* Parts of the exercise *
[1] Answer these from the advice on whether a bike scheme is worth it:
(a) What price does the new bike need to stay under?
(b) Which kind of taxpayer gets the greater tax benefit?
(c) What is the prime example given of something better to do with the money?
[2] Translate this sentence from the bike scheme advice into Spanish: "This in practice often means a cyclist wanting a new bike, rather than creating new cyclists."

You've already got a good answer on the numbers, so this approaches it from a different direction, the point of view of how to reach a decision.

In practice its worth it if you meet most of the following criteria (and may be worth it if you meet some of them):

  • You want a brand new bike, costing <£1000.
  • The scheme provider(s) offer a bike you want at a competitive price.
  • You are a higher rate taxpayer (greater tax benefit).
  • You're going to put the miles in (depreciation, plus it's not yours to sell if you don't get on with it). This in practice often means a cyclist wanting a new bike, rather than creating new cyclists.
  • You've got somewhere to keep it securely (check the Ts&Cs for who insures it and under what exclusions).
  • If you have something better to do with the money -- you're effectively borrowing the value of the bike interest-free, so any gains you can make on that value could become part of the equation -- assuming it doesn't just make you spend more. Prime example: offset mortgage.


  • You don't have the money to just buy a bike -- if you'd be borrowing it this will be cheaper than pretty much any other way. But then a second hand bike would be more desirable.

* Provided material *
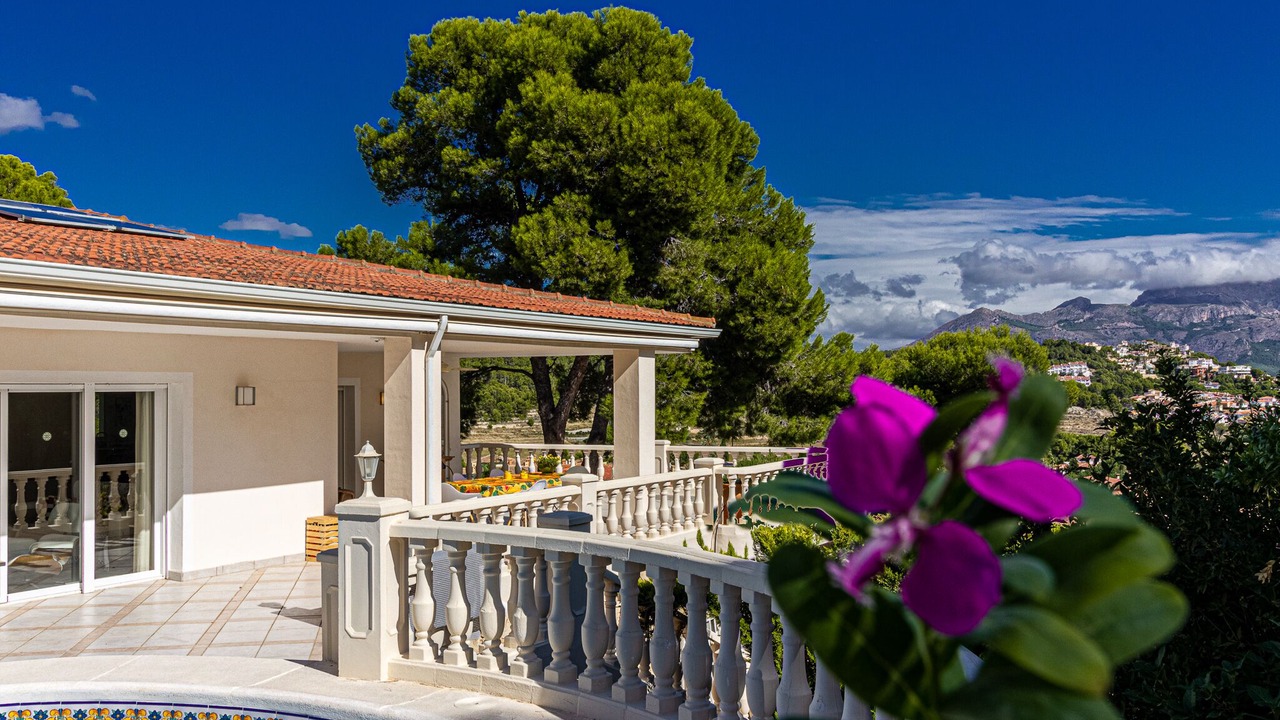 Photo of Outdoor in La Colina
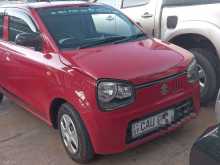 Suzuki Alto 2015 Car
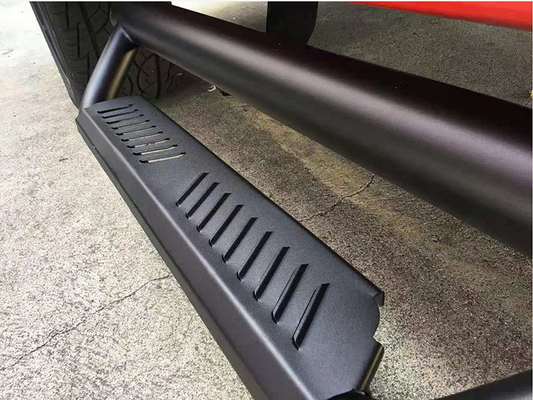 Mua OEM 2010-2019 Toyota 4runner Side Steps Running Board online manufacture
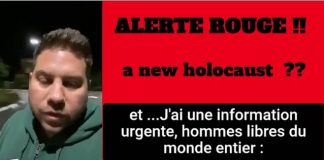 Alerte Rouge en Israël! Benjamin Netanyahu expérimente les Plans bioterroristes Covid-19 de Pfizer (3 Vidéos)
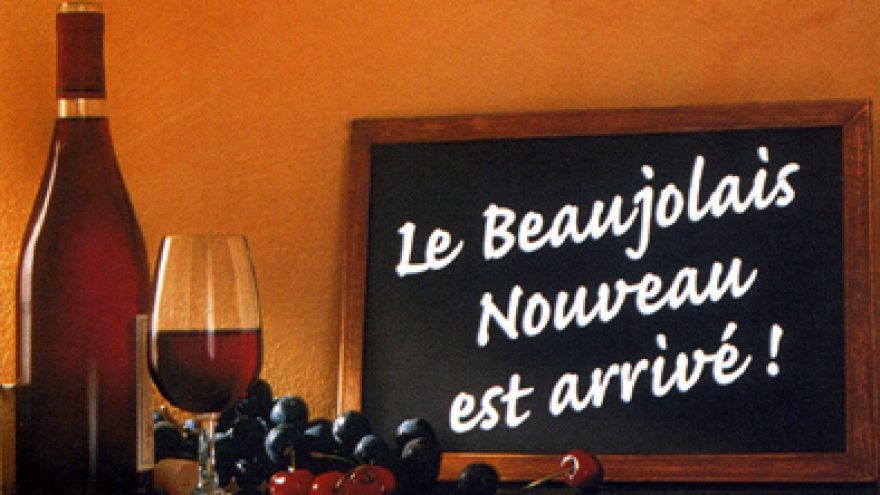 Jauno vyno ir maisto šventė „Perkūno namuose”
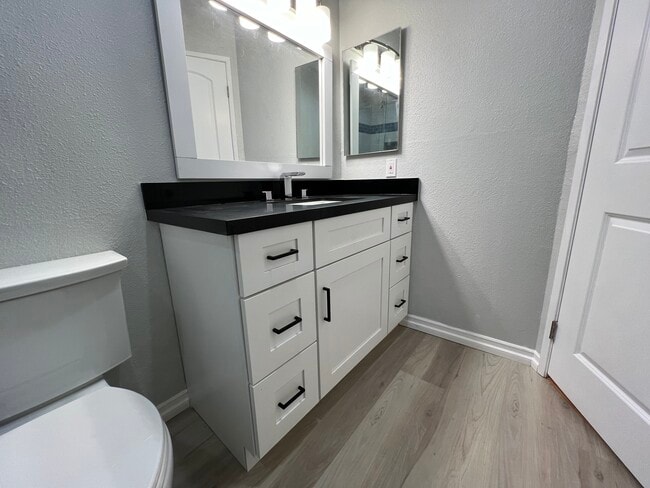 Bathroom - 640 The Vlg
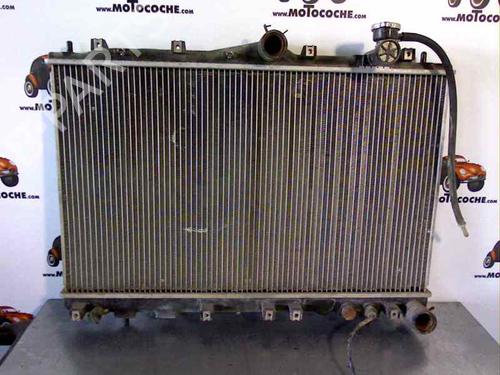 Used Water radiator HYUNDAI SONATA III (Y-3) 2.0 i (105 hp) 4940357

* Task results *
[1]
(a) £1000
(b) A higher rate taxpayer
(c) An offset mortgage

[2] En la práctica, esto suele significar un ciclista que quiere una bicicleta nueva, en lugar de crear nuevos ciclistas.